We should all merit that HaShem’s presence accompany us always.

Rabbi Yaakov Asher Sinclair
Faster and Faster

Today, a prescription for Ritalin is about as common as a prescription for reading glasses. Now, when I was young, there was no Ritalin. People will tell you that had there been Ritalin back then, many kids would have done much better at school. They'll tell you that ADD and ADHD have always been there; it was just undiagnosed. But there’s something else to consider.
Maybe the reason there's been a large increase in ADD and ADHD is that kids' minds are processing information that much faster, and as teachers and communicators, we just are too slow and too boring for today's generation. And rather than using medication to get the brains of our children to focus, our presentation and delivery will have to be much faster and much more stimulating.

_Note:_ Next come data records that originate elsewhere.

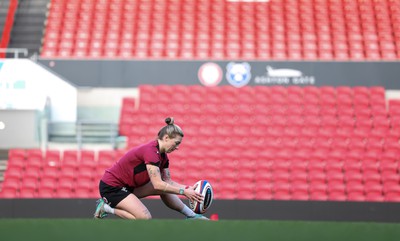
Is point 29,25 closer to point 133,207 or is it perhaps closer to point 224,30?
point 224,30

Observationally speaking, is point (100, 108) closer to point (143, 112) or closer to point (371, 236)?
point (143, 112)

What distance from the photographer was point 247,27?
20688mm

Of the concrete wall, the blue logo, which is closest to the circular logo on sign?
the concrete wall

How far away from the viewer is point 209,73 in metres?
18.9

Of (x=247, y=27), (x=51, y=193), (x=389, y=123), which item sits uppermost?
(x=247, y=27)

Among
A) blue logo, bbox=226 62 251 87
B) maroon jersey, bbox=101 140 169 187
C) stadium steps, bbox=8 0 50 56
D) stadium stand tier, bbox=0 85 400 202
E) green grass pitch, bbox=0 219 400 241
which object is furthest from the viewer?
stadium steps, bbox=8 0 50 56

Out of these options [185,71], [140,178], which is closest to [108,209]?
[140,178]

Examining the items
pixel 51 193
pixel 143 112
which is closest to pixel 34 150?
pixel 51 193

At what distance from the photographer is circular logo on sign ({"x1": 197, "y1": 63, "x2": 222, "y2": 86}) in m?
18.9

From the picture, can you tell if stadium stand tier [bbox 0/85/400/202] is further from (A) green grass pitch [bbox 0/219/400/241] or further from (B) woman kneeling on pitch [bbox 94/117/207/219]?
(A) green grass pitch [bbox 0/219/400/241]

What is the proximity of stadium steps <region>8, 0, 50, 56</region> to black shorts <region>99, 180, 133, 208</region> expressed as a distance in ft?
38.7

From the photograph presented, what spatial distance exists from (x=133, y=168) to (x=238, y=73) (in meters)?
10.2

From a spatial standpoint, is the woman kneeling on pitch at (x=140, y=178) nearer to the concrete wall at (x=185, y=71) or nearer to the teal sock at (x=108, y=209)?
the teal sock at (x=108, y=209)

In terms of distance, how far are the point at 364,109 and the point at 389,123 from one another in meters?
0.63
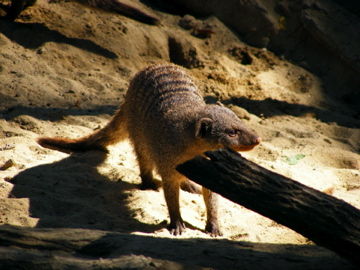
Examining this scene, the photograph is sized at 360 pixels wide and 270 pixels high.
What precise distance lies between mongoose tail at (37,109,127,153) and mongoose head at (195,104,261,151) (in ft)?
3.77

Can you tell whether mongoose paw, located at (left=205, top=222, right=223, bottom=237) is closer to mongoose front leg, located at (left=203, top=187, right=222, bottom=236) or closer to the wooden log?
mongoose front leg, located at (left=203, top=187, right=222, bottom=236)

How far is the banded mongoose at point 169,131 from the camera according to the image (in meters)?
2.92

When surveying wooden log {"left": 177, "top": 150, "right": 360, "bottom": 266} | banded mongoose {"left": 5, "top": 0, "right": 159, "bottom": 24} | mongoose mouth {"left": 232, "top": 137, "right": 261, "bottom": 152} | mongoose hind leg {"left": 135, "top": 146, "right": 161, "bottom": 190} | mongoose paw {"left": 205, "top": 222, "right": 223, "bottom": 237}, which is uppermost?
wooden log {"left": 177, "top": 150, "right": 360, "bottom": 266}

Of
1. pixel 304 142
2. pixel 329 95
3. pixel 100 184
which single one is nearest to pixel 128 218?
pixel 100 184

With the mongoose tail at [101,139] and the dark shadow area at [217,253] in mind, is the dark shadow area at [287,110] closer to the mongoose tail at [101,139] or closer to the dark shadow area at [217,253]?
the mongoose tail at [101,139]

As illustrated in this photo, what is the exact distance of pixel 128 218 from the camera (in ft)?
10.1

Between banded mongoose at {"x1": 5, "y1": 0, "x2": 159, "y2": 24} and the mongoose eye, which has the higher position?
the mongoose eye

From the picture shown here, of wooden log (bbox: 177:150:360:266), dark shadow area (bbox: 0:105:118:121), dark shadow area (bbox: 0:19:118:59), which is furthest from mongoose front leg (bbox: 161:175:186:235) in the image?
dark shadow area (bbox: 0:19:118:59)

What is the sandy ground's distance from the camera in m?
3.11

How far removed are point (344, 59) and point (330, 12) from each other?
710mm

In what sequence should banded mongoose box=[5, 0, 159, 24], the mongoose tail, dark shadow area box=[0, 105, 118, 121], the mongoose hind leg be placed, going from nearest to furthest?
the mongoose hind leg, the mongoose tail, dark shadow area box=[0, 105, 118, 121], banded mongoose box=[5, 0, 159, 24]

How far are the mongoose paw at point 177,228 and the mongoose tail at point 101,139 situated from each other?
1.11 m

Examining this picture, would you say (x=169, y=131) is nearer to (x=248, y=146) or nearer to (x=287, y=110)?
(x=248, y=146)

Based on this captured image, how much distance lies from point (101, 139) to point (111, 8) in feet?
6.04
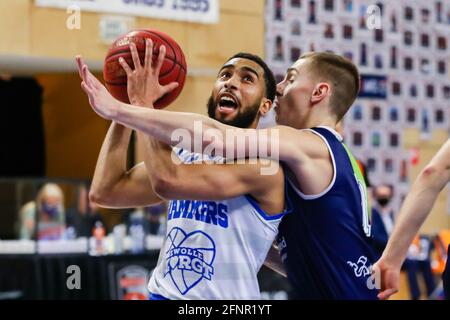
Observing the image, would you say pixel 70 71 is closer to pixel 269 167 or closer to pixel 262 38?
pixel 262 38

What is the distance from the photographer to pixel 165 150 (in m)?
3.40

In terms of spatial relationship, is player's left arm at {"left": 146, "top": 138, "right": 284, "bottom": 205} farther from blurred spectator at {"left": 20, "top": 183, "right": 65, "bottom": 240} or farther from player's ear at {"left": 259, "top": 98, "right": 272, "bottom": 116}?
blurred spectator at {"left": 20, "top": 183, "right": 65, "bottom": 240}

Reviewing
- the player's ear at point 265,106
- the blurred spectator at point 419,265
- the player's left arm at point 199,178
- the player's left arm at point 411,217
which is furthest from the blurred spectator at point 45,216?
the player's left arm at point 411,217

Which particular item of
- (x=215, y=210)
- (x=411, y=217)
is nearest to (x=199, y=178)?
(x=215, y=210)

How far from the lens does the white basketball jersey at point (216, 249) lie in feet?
11.3

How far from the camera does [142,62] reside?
11.5 feet

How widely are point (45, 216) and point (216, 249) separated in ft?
14.0

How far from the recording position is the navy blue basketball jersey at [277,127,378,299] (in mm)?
3590

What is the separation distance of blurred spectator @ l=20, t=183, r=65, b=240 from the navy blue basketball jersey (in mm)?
4029

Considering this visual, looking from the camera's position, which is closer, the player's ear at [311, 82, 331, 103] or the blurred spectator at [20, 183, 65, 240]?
the player's ear at [311, 82, 331, 103]

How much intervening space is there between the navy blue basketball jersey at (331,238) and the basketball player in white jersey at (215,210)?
0.39 ft

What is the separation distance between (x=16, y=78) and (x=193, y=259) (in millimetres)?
7338

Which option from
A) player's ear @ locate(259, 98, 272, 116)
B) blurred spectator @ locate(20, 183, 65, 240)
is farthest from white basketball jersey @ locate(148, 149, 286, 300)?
blurred spectator @ locate(20, 183, 65, 240)

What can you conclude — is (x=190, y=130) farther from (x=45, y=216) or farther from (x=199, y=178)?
(x=45, y=216)
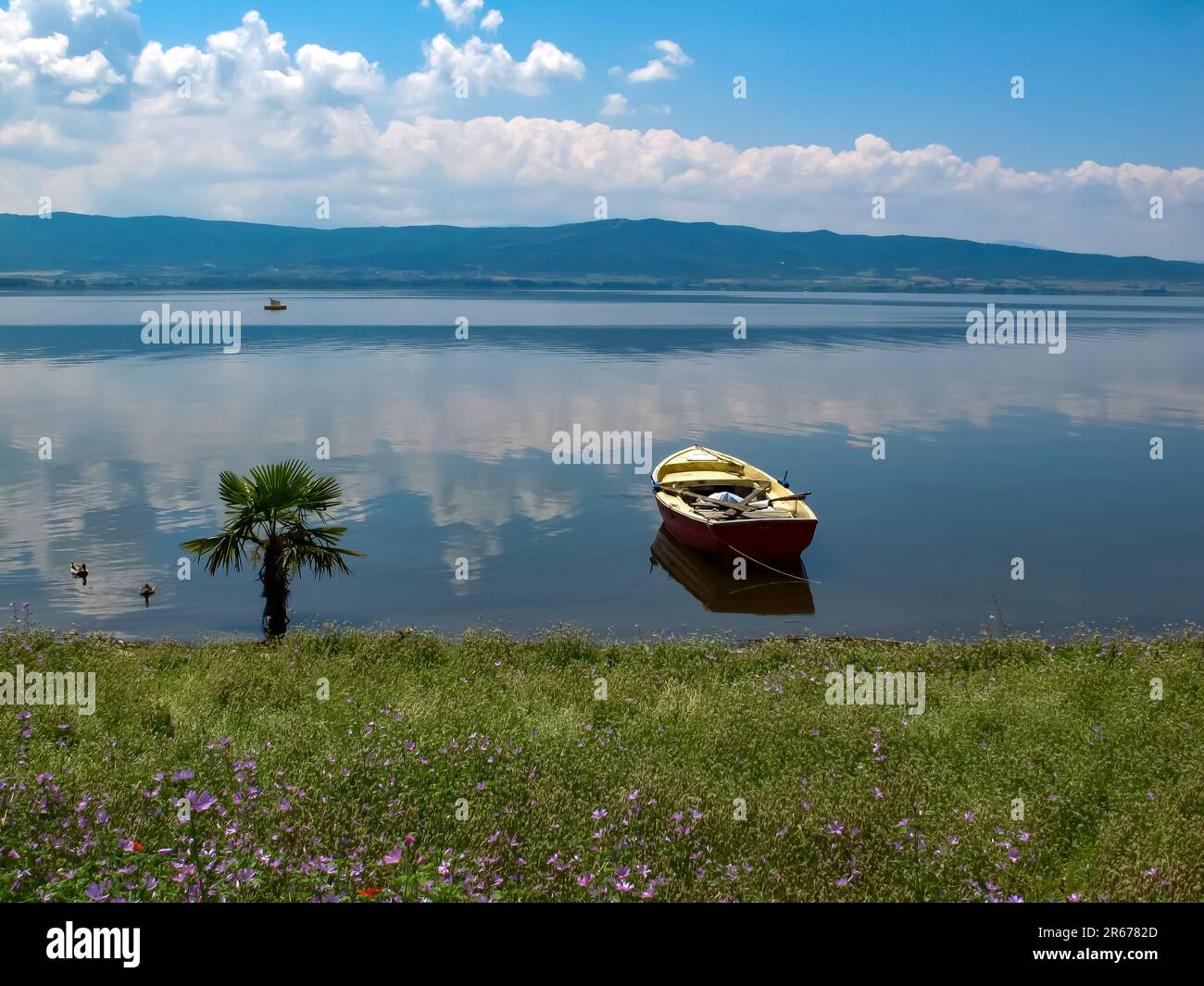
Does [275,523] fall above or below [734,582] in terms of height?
above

Today, even very young children grasp technology with a speed and comfort that terrifies their elders. How can they understand the language and the interface of these machines so intuitively? Maybe the answer is Moore's law. Moore's law is the observation that over the history of computing hardware, the number of transistors in a dense, integrated circuit doubles approximately every two years. In light fashion, microprocessor prices, memory capacity sensors and even the number and the size of pixels in digital cameras are all improving at roughly exponential rates as well. Moore's law has been applied not just to technology, but also to accelerating change in social and cultural progress. Maybe we can apply Moore's law also to the processing speeds of our minds.

What if the minds of our children process information at much faster speeds than, say, 30 years ago? Futurists tell us that we should expect more and more profound changes in the future, leading to a point of what's called singularity, where the pace of change becomes so accelerated that it leads to an apocalyptic event where the world as we know it morphs into something beyond our imagination.

Now, this singularity event sounds very much like an event the Jews have been waiting for, for a very long time indeed. It's called Bias Ha’Mashiach, the coming of the Messiah. It says in this week's Torah portion, “And you will eat it – the Pesach offering – in haste.” The mystical sources explain that the exodus from Egypt was experienced as a moment of singularity, a moment faster than time itself, a total rupture with the past racing to meet the new reality. As it was in the beginning, so it will be in the end.

This world is accelerating fast and faster to its moment of climax, to a world of singularity, quite literally when all mankind will proclaim, “Hashem is One.” As it says in Shir HaShirim, Song of Songs, “The voice of my beloved, behold, it came suddenly to redeem me as if leaping over mountains, skipping over hills.”